Yerel yönetimlerin ilk hedefi öncelikle tüm vatandaşları için afet eğitimlerini yaygınlaştırmak, farklı yaş grupları ve eğitim seviyesindeki insanlar için eğitim malzemeleri geliştirmek ve dağıtmak, il ve ilçelerde afet eğitim merkezleri açarak insanların bu eğitimlerde uygulamalı olarak öğrenmelerini sağlamak olmalıdır. Bütün bunları yapabilmeleri için öncelikle tüm belediyelerin şu adımları atması gerekmektedir: Birer bütünleşik afet ve acil durum planlarının hazırlanması, belediye çalışanlarından oluşturulacak bir afet ve acil planlama gurubunun kurulması, belediyede çalışan tüm personelin afete hazırlık ve güvenli yaşam eğitimlerinden geçirilmesi. Bu eğitimlere mutlaka belediye başkanlarının da katılması gerekir. Bütün bu planlar hazırlanıp, eğitimler tamamlandıktan sonra gerek haberli, gerekse habersiz tatbikatların yapılması ve planda aksayan yönlerin belirlenerek bir sonraki tatbikata kadar eğitim ve hazırlıkla düzeltilmesi gerekir. Bu konuda araştırma merkezimizce oluşturulmuş ve ülkemizin farklı üniversitelerinin değerli bilim insanlarından oluşturulan Afet Çalışma Grubu olarak, gerek afet ve acil durum planlarının güncellenmesi, gerekse afet ve acil durumlarda güvenli yaşam ve iş sürekliliği eğitimleri planlamakta ve gerçekleştirmekteyiz. 

‘Riski Azaltmanın Yolu Depreme Hazırlanmak’

Kentsel dönüşümün başlama nedeni, depremlerden çok canımızın yanmasıydı. Bugünkü duruma baktığımızda, 99 yılındaki risklerle, bugünü kıyaslayabilir miyiz? O dönemki riskli bina sayısı ile bugünkü arasında fark var mı?

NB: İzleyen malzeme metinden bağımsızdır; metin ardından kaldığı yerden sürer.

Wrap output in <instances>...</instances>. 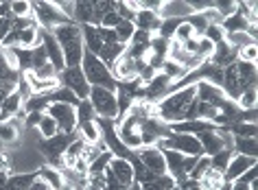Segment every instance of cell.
<instances>
[{"label": "cell", "instance_id": "cell-1", "mask_svg": "<svg viewBox=\"0 0 258 190\" xmlns=\"http://www.w3.org/2000/svg\"><path fill=\"white\" fill-rule=\"evenodd\" d=\"M50 33H53V37L57 39V44H59V48H61L66 68L81 66L83 52H86V48H83V37H81V26L70 20V22L55 26Z\"/></svg>", "mask_w": 258, "mask_h": 190}, {"label": "cell", "instance_id": "cell-2", "mask_svg": "<svg viewBox=\"0 0 258 190\" xmlns=\"http://www.w3.org/2000/svg\"><path fill=\"white\" fill-rule=\"evenodd\" d=\"M81 70H83V75H86L88 83L92 85V88H103V90H109V92L118 90V81L112 77L109 68L96 55H92V52H88V50L83 52Z\"/></svg>", "mask_w": 258, "mask_h": 190}, {"label": "cell", "instance_id": "cell-3", "mask_svg": "<svg viewBox=\"0 0 258 190\" xmlns=\"http://www.w3.org/2000/svg\"><path fill=\"white\" fill-rule=\"evenodd\" d=\"M88 101L99 118H107V120H116V118H118L116 92H109V90H103V88H90Z\"/></svg>", "mask_w": 258, "mask_h": 190}, {"label": "cell", "instance_id": "cell-4", "mask_svg": "<svg viewBox=\"0 0 258 190\" xmlns=\"http://www.w3.org/2000/svg\"><path fill=\"white\" fill-rule=\"evenodd\" d=\"M59 81H61L63 88H68L77 98H79V101H86V98L90 96V88H92V85L88 83V79H86V75H83L81 66L63 68L59 72Z\"/></svg>", "mask_w": 258, "mask_h": 190}, {"label": "cell", "instance_id": "cell-5", "mask_svg": "<svg viewBox=\"0 0 258 190\" xmlns=\"http://www.w3.org/2000/svg\"><path fill=\"white\" fill-rule=\"evenodd\" d=\"M33 13H35L33 20L44 31H53L55 26H59L63 22H70L68 18L61 16V11L57 9L55 3H33Z\"/></svg>", "mask_w": 258, "mask_h": 190}, {"label": "cell", "instance_id": "cell-6", "mask_svg": "<svg viewBox=\"0 0 258 190\" xmlns=\"http://www.w3.org/2000/svg\"><path fill=\"white\" fill-rule=\"evenodd\" d=\"M46 114L57 122V127H59L61 134H73V131H77V107H73V105L50 103Z\"/></svg>", "mask_w": 258, "mask_h": 190}, {"label": "cell", "instance_id": "cell-7", "mask_svg": "<svg viewBox=\"0 0 258 190\" xmlns=\"http://www.w3.org/2000/svg\"><path fill=\"white\" fill-rule=\"evenodd\" d=\"M145 61H136V59H132L127 55V52H122V55L116 59V61L109 66V72H112V77L116 79V81H134V79H138L140 70L145 68Z\"/></svg>", "mask_w": 258, "mask_h": 190}, {"label": "cell", "instance_id": "cell-8", "mask_svg": "<svg viewBox=\"0 0 258 190\" xmlns=\"http://www.w3.org/2000/svg\"><path fill=\"white\" fill-rule=\"evenodd\" d=\"M136 157L151 170V173H156V175H164L166 173L164 153L158 147H143V149H138L136 151Z\"/></svg>", "mask_w": 258, "mask_h": 190}, {"label": "cell", "instance_id": "cell-9", "mask_svg": "<svg viewBox=\"0 0 258 190\" xmlns=\"http://www.w3.org/2000/svg\"><path fill=\"white\" fill-rule=\"evenodd\" d=\"M107 170L114 175V179L122 183L125 188L134 186V166L129 160H122V157H112V162H109Z\"/></svg>", "mask_w": 258, "mask_h": 190}, {"label": "cell", "instance_id": "cell-10", "mask_svg": "<svg viewBox=\"0 0 258 190\" xmlns=\"http://www.w3.org/2000/svg\"><path fill=\"white\" fill-rule=\"evenodd\" d=\"M42 46L46 48V55H48V64L57 70V75L66 68V61H63V55H61V48L57 44V39L53 37L50 31H44V37H42Z\"/></svg>", "mask_w": 258, "mask_h": 190}, {"label": "cell", "instance_id": "cell-11", "mask_svg": "<svg viewBox=\"0 0 258 190\" xmlns=\"http://www.w3.org/2000/svg\"><path fill=\"white\" fill-rule=\"evenodd\" d=\"M251 166H256V157H245V155L234 153L232 155V160H230V164H228V168L223 170V179L225 181H234L245 173V170H249Z\"/></svg>", "mask_w": 258, "mask_h": 190}, {"label": "cell", "instance_id": "cell-12", "mask_svg": "<svg viewBox=\"0 0 258 190\" xmlns=\"http://www.w3.org/2000/svg\"><path fill=\"white\" fill-rule=\"evenodd\" d=\"M197 140H199V144H202L204 155H208V157L217 155L219 151L225 149L223 138H221V134L217 131V127H215V129H208V131H202V134H197Z\"/></svg>", "mask_w": 258, "mask_h": 190}, {"label": "cell", "instance_id": "cell-13", "mask_svg": "<svg viewBox=\"0 0 258 190\" xmlns=\"http://www.w3.org/2000/svg\"><path fill=\"white\" fill-rule=\"evenodd\" d=\"M164 153V162H166V175L173 177L177 181L186 179V173H184V155L177 153V151H171V149H160Z\"/></svg>", "mask_w": 258, "mask_h": 190}, {"label": "cell", "instance_id": "cell-14", "mask_svg": "<svg viewBox=\"0 0 258 190\" xmlns=\"http://www.w3.org/2000/svg\"><path fill=\"white\" fill-rule=\"evenodd\" d=\"M210 64L219 66V68H228L236 61V48H232L228 42H221L215 46V50H212V57L208 59Z\"/></svg>", "mask_w": 258, "mask_h": 190}, {"label": "cell", "instance_id": "cell-15", "mask_svg": "<svg viewBox=\"0 0 258 190\" xmlns=\"http://www.w3.org/2000/svg\"><path fill=\"white\" fill-rule=\"evenodd\" d=\"M169 85H171V79L166 77V75H162V72H158V75L145 85V96L149 98V101L164 98L166 92H169Z\"/></svg>", "mask_w": 258, "mask_h": 190}, {"label": "cell", "instance_id": "cell-16", "mask_svg": "<svg viewBox=\"0 0 258 190\" xmlns=\"http://www.w3.org/2000/svg\"><path fill=\"white\" fill-rule=\"evenodd\" d=\"M192 16V9L188 3H162L160 18L162 20H186Z\"/></svg>", "mask_w": 258, "mask_h": 190}, {"label": "cell", "instance_id": "cell-17", "mask_svg": "<svg viewBox=\"0 0 258 190\" xmlns=\"http://www.w3.org/2000/svg\"><path fill=\"white\" fill-rule=\"evenodd\" d=\"M81 37H83V48L99 57V52L103 48V39L99 35V29L92 26V24H83L81 26Z\"/></svg>", "mask_w": 258, "mask_h": 190}, {"label": "cell", "instance_id": "cell-18", "mask_svg": "<svg viewBox=\"0 0 258 190\" xmlns=\"http://www.w3.org/2000/svg\"><path fill=\"white\" fill-rule=\"evenodd\" d=\"M134 24H136V29H140V31L151 33V31H158L160 29V24H162V18H160L158 13L149 11V9H140L136 13V18H134Z\"/></svg>", "mask_w": 258, "mask_h": 190}, {"label": "cell", "instance_id": "cell-19", "mask_svg": "<svg viewBox=\"0 0 258 190\" xmlns=\"http://www.w3.org/2000/svg\"><path fill=\"white\" fill-rule=\"evenodd\" d=\"M22 105H24V101H22V96L18 94V90L11 92V94L3 101V109H0V120L5 122V120H9V118L18 116V114L22 111Z\"/></svg>", "mask_w": 258, "mask_h": 190}, {"label": "cell", "instance_id": "cell-20", "mask_svg": "<svg viewBox=\"0 0 258 190\" xmlns=\"http://www.w3.org/2000/svg\"><path fill=\"white\" fill-rule=\"evenodd\" d=\"M75 24H92L96 26V16H94V3H77L75 5V16H73Z\"/></svg>", "mask_w": 258, "mask_h": 190}, {"label": "cell", "instance_id": "cell-21", "mask_svg": "<svg viewBox=\"0 0 258 190\" xmlns=\"http://www.w3.org/2000/svg\"><path fill=\"white\" fill-rule=\"evenodd\" d=\"M37 177L46 183L50 190H63V177H61V170H57L53 166H42L37 170Z\"/></svg>", "mask_w": 258, "mask_h": 190}, {"label": "cell", "instance_id": "cell-22", "mask_svg": "<svg viewBox=\"0 0 258 190\" xmlns=\"http://www.w3.org/2000/svg\"><path fill=\"white\" fill-rule=\"evenodd\" d=\"M236 75L241 81L243 90L247 88H256V64H245V61H236Z\"/></svg>", "mask_w": 258, "mask_h": 190}, {"label": "cell", "instance_id": "cell-23", "mask_svg": "<svg viewBox=\"0 0 258 190\" xmlns=\"http://www.w3.org/2000/svg\"><path fill=\"white\" fill-rule=\"evenodd\" d=\"M37 173H18L14 177H9L3 190H29L35 183Z\"/></svg>", "mask_w": 258, "mask_h": 190}, {"label": "cell", "instance_id": "cell-24", "mask_svg": "<svg viewBox=\"0 0 258 190\" xmlns=\"http://www.w3.org/2000/svg\"><path fill=\"white\" fill-rule=\"evenodd\" d=\"M232 151L238 153V155H245V157H256V153H258V142H256V138H236L234 136Z\"/></svg>", "mask_w": 258, "mask_h": 190}, {"label": "cell", "instance_id": "cell-25", "mask_svg": "<svg viewBox=\"0 0 258 190\" xmlns=\"http://www.w3.org/2000/svg\"><path fill=\"white\" fill-rule=\"evenodd\" d=\"M125 50H127V46H122V44H103V48L99 52V59L109 68V66H112Z\"/></svg>", "mask_w": 258, "mask_h": 190}, {"label": "cell", "instance_id": "cell-26", "mask_svg": "<svg viewBox=\"0 0 258 190\" xmlns=\"http://www.w3.org/2000/svg\"><path fill=\"white\" fill-rule=\"evenodd\" d=\"M94 118H96V114H94V109H92V105H90L88 98L86 101H79V105H77V129L94 122Z\"/></svg>", "mask_w": 258, "mask_h": 190}, {"label": "cell", "instance_id": "cell-27", "mask_svg": "<svg viewBox=\"0 0 258 190\" xmlns=\"http://www.w3.org/2000/svg\"><path fill=\"white\" fill-rule=\"evenodd\" d=\"M175 188V179L169 175H158L156 179H151V181H145V183H140V190H173Z\"/></svg>", "mask_w": 258, "mask_h": 190}, {"label": "cell", "instance_id": "cell-28", "mask_svg": "<svg viewBox=\"0 0 258 190\" xmlns=\"http://www.w3.org/2000/svg\"><path fill=\"white\" fill-rule=\"evenodd\" d=\"M116 37H118V42L122 46H127L129 42H132V37H134V33H136V24L134 22H129V20H120L118 24H116Z\"/></svg>", "mask_w": 258, "mask_h": 190}, {"label": "cell", "instance_id": "cell-29", "mask_svg": "<svg viewBox=\"0 0 258 190\" xmlns=\"http://www.w3.org/2000/svg\"><path fill=\"white\" fill-rule=\"evenodd\" d=\"M225 129L236 138H256V122H232Z\"/></svg>", "mask_w": 258, "mask_h": 190}, {"label": "cell", "instance_id": "cell-30", "mask_svg": "<svg viewBox=\"0 0 258 190\" xmlns=\"http://www.w3.org/2000/svg\"><path fill=\"white\" fill-rule=\"evenodd\" d=\"M46 96H48L50 103H68V105H73V107L79 105V98H77L68 88H63V85H61L59 90H55V92H50V94H46Z\"/></svg>", "mask_w": 258, "mask_h": 190}, {"label": "cell", "instance_id": "cell-31", "mask_svg": "<svg viewBox=\"0 0 258 190\" xmlns=\"http://www.w3.org/2000/svg\"><path fill=\"white\" fill-rule=\"evenodd\" d=\"M18 138H20V134H18V129L11 124L9 120H0V147H7V144H14L18 142Z\"/></svg>", "mask_w": 258, "mask_h": 190}, {"label": "cell", "instance_id": "cell-32", "mask_svg": "<svg viewBox=\"0 0 258 190\" xmlns=\"http://www.w3.org/2000/svg\"><path fill=\"white\" fill-rule=\"evenodd\" d=\"M37 131H40V136L44 138V140H48V138H53V136L59 134V127H57V122L46 114V111H44L42 120H40V124H37Z\"/></svg>", "mask_w": 258, "mask_h": 190}, {"label": "cell", "instance_id": "cell-33", "mask_svg": "<svg viewBox=\"0 0 258 190\" xmlns=\"http://www.w3.org/2000/svg\"><path fill=\"white\" fill-rule=\"evenodd\" d=\"M210 170V157L208 155H199V160L195 162V166L190 168V173H188V179L192 181H202L204 179V175Z\"/></svg>", "mask_w": 258, "mask_h": 190}, {"label": "cell", "instance_id": "cell-34", "mask_svg": "<svg viewBox=\"0 0 258 190\" xmlns=\"http://www.w3.org/2000/svg\"><path fill=\"white\" fill-rule=\"evenodd\" d=\"M232 155H234V151H230V149L219 151L217 155H212V157H210V168H212V170H219V173H223V170L228 168V164H230V160H232Z\"/></svg>", "mask_w": 258, "mask_h": 190}, {"label": "cell", "instance_id": "cell-35", "mask_svg": "<svg viewBox=\"0 0 258 190\" xmlns=\"http://www.w3.org/2000/svg\"><path fill=\"white\" fill-rule=\"evenodd\" d=\"M112 157H114V153L112 151H103V153L96 157V160L90 164L88 166V175H101L103 170H105L107 166H109V162H112Z\"/></svg>", "mask_w": 258, "mask_h": 190}, {"label": "cell", "instance_id": "cell-36", "mask_svg": "<svg viewBox=\"0 0 258 190\" xmlns=\"http://www.w3.org/2000/svg\"><path fill=\"white\" fill-rule=\"evenodd\" d=\"M9 9H11L9 18H33V3H27V0L9 3Z\"/></svg>", "mask_w": 258, "mask_h": 190}, {"label": "cell", "instance_id": "cell-37", "mask_svg": "<svg viewBox=\"0 0 258 190\" xmlns=\"http://www.w3.org/2000/svg\"><path fill=\"white\" fill-rule=\"evenodd\" d=\"M202 37H206L208 42H212V44H221V42H225V31H223V26L221 24H208V29L204 31V35Z\"/></svg>", "mask_w": 258, "mask_h": 190}, {"label": "cell", "instance_id": "cell-38", "mask_svg": "<svg viewBox=\"0 0 258 190\" xmlns=\"http://www.w3.org/2000/svg\"><path fill=\"white\" fill-rule=\"evenodd\" d=\"M186 22L190 24V29L195 31V37H202L204 35V31L208 29V20H206L202 13H192L190 18H186Z\"/></svg>", "mask_w": 258, "mask_h": 190}, {"label": "cell", "instance_id": "cell-39", "mask_svg": "<svg viewBox=\"0 0 258 190\" xmlns=\"http://www.w3.org/2000/svg\"><path fill=\"white\" fill-rule=\"evenodd\" d=\"M236 105H238L241 109H256V88L243 90V94L238 96Z\"/></svg>", "mask_w": 258, "mask_h": 190}, {"label": "cell", "instance_id": "cell-40", "mask_svg": "<svg viewBox=\"0 0 258 190\" xmlns=\"http://www.w3.org/2000/svg\"><path fill=\"white\" fill-rule=\"evenodd\" d=\"M256 57H258V48H256V44L243 46V48H238V50H236V61L256 64Z\"/></svg>", "mask_w": 258, "mask_h": 190}, {"label": "cell", "instance_id": "cell-41", "mask_svg": "<svg viewBox=\"0 0 258 190\" xmlns=\"http://www.w3.org/2000/svg\"><path fill=\"white\" fill-rule=\"evenodd\" d=\"M192 37H195V31L190 29V24L186 22V20H182V22H179V26L175 29V35H173V39H177V42L186 44V42H190Z\"/></svg>", "mask_w": 258, "mask_h": 190}, {"label": "cell", "instance_id": "cell-42", "mask_svg": "<svg viewBox=\"0 0 258 190\" xmlns=\"http://www.w3.org/2000/svg\"><path fill=\"white\" fill-rule=\"evenodd\" d=\"M48 64V55H46V48L40 44L33 48V70H40L42 66Z\"/></svg>", "mask_w": 258, "mask_h": 190}, {"label": "cell", "instance_id": "cell-43", "mask_svg": "<svg viewBox=\"0 0 258 190\" xmlns=\"http://www.w3.org/2000/svg\"><path fill=\"white\" fill-rule=\"evenodd\" d=\"M96 29H99V35L103 39V44H120L114 29H103V26H96Z\"/></svg>", "mask_w": 258, "mask_h": 190}, {"label": "cell", "instance_id": "cell-44", "mask_svg": "<svg viewBox=\"0 0 258 190\" xmlns=\"http://www.w3.org/2000/svg\"><path fill=\"white\" fill-rule=\"evenodd\" d=\"M118 22H120V16L114 9V11H109L107 16H103L101 26H103V29H116V24H118Z\"/></svg>", "mask_w": 258, "mask_h": 190}, {"label": "cell", "instance_id": "cell-45", "mask_svg": "<svg viewBox=\"0 0 258 190\" xmlns=\"http://www.w3.org/2000/svg\"><path fill=\"white\" fill-rule=\"evenodd\" d=\"M31 72H33V75H35L37 79H55V77H57V70H55L50 64L42 66L40 70H31Z\"/></svg>", "mask_w": 258, "mask_h": 190}, {"label": "cell", "instance_id": "cell-46", "mask_svg": "<svg viewBox=\"0 0 258 190\" xmlns=\"http://www.w3.org/2000/svg\"><path fill=\"white\" fill-rule=\"evenodd\" d=\"M42 116H44V111H29V114L24 116V124H27V127H37Z\"/></svg>", "mask_w": 258, "mask_h": 190}, {"label": "cell", "instance_id": "cell-47", "mask_svg": "<svg viewBox=\"0 0 258 190\" xmlns=\"http://www.w3.org/2000/svg\"><path fill=\"white\" fill-rule=\"evenodd\" d=\"M55 5H57V9L61 11L63 18L73 20V16H75V5H77V3H55Z\"/></svg>", "mask_w": 258, "mask_h": 190}, {"label": "cell", "instance_id": "cell-48", "mask_svg": "<svg viewBox=\"0 0 258 190\" xmlns=\"http://www.w3.org/2000/svg\"><path fill=\"white\" fill-rule=\"evenodd\" d=\"M11 33V18H0V44Z\"/></svg>", "mask_w": 258, "mask_h": 190}, {"label": "cell", "instance_id": "cell-49", "mask_svg": "<svg viewBox=\"0 0 258 190\" xmlns=\"http://www.w3.org/2000/svg\"><path fill=\"white\" fill-rule=\"evenodd\" d=\"M256 173H258L256 166H251L249 170H245V173H243L241 177H238V181H243V183H251V181H256Z\"/></svg>", "mask_w": 258, "mask_h": 190}, {"label": "cell", "instance_id": "cell-50", "mask_svg": "<svg viewBox=\"0 0 258 190\" xmlns=\"http://www.w3.org/2000/svg\"><path fill=\"white\" fill-rule=\"evenodd\" d=\"M199 160V155H184V173H186V177H188V173H190V168L195 166V162Z\"/></svg>", "mask_w": 258, "mask_h": 190}, {"label": "cell", "instance_id": "cell-51", "mask_svg": "<svg viewBox=\"0 0 258 190\" xmlns=\"http://www.w3.org/2000/svg\"><path fill=\"white\" fill-rule=\"evenodd\" d=\"M232 190H251V188H249V183H243V181L234 179L232 181Z\"/></svg>", "mask_w": 258, "mask_h": 190}, {"label": "cell", "instance_id": "cell-52", "mask_svg": "<svg viewBox=\"0 0 258 190\" xmlns=\"http://www.w3.org/2000/svg\"><path fill=\"white\" fill-rule=\"evenodd\" d=\"M215 190H232V181H223V183H219V186Z\"/></svg>", "mask_w": 258, "mask_h": 190}, {"label": "cell", "instance_id": "cell-53", "mask_svg": "<svg viewBox=\"0 0 258 190\" xmlns=\"http://www.w3.org/2000/svg\"><path fill=\"white\" fill-rule=\"evenodd\" d=\"M88 190H101V188H94V186H88Z\"/></svg>", "mask_w": 258, "mask_h": 190}, {"label": "cell", "instance_id": "cell-54", "mask_svg": "<svg viewBox=\"0 0 258 190\" xmlns=\"http://www.w3.org/2000/svg\"><path fill=\"white\" fill-rule=\"evenodd\" d=\"M63 190H70V188H68V186H63Z\"/></svg>", "mask_w": 258, "mask_h": 190}, {"label": "cell", "instance_id": "cell-55", "mask_svg": "<svg viewBox=\"0 0 258 190\" xmlns=\"http://www.w3.org/2000/svg\"><path fill=\"white\" fill-rule=\"evenodd\" d=\"M173 190H177V188H173Z\"/></svg>", "mask_w": 258, "mask_h": 190}, {"label": "cell", "instance_id": "cell-56", "mask_svg": "<svg viewBox=\"0 0 258 190\" xmlns=\"http://www.w3.org/2000/svg\"><path fill=\"white\" fill-rule=\"evenodd\" d=\"M46 190H50V188H46Z\"/></svg>", "mask_w": 258, "mask_h": 190}]
</instances>
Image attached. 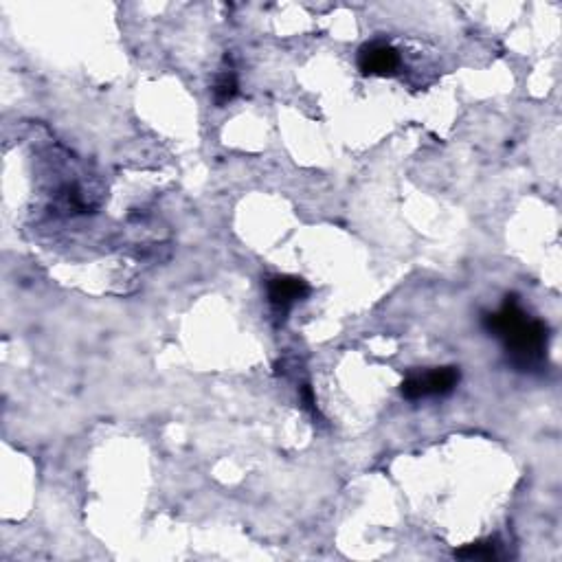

Deprem riski, her yıl geçtikçe, geçmişte olmuş deprem bölgelerinde artmaktadır. Riski azaltmanın tek yolu, toplum olarak hazırlık ve eğitimler ile alınacak önlemlerle mümkündür. Buna toplumsal kapasite denir ve hazırlık için yapılması gereken budur.

Ülkemizde depreme dayanıksız yapı stokunda 1999 yılına nazaran azalma vardır. Ancak 1999 yılı nüfus ve yapılaşma oranı ile ekonomik değerler, yani afet maruziyeti aynı değildir. Artan nüfus, ekonomik değerler, gelişen ekonomi, altyapı ve büyüyen şehirler nedeniyle, yaşanacak ekonomik zararlar artacaktır. Can kaybını azaltmak için sadece depreme dayanıklı bina üretmek yeterli değildir. Depreme dayanıklı yapılarda depremler sırasında sarsılacaktır. Ev ve işyerlerindeki eşyalar, yapısal olmayan unsurlar bu sarsıntı ile savrulabilecek, devrilebilecek ve yaralanma veya ölümler olacaktır. O nedenle deprem riskini azaltmak için her insanın evinde ve işyerinde mobilyaları, cihazları sabitleme çalışmasını yapmaları, bir sarsıntı sırasında ise güvenli bir eşyanın yanına veya altına girerek hedef küçültmeyi öğrenmeleri gerekmektedir. Bu alanda tüm sanayi kuruluşları, firmalar ve vatandaşlar için Afet Çalışma Grubumuz tarafından gerek uzaktan, gerekse yüz yüze yöntemlerle her ilimiz ve ilçemiz için eğitimler verilmektedir.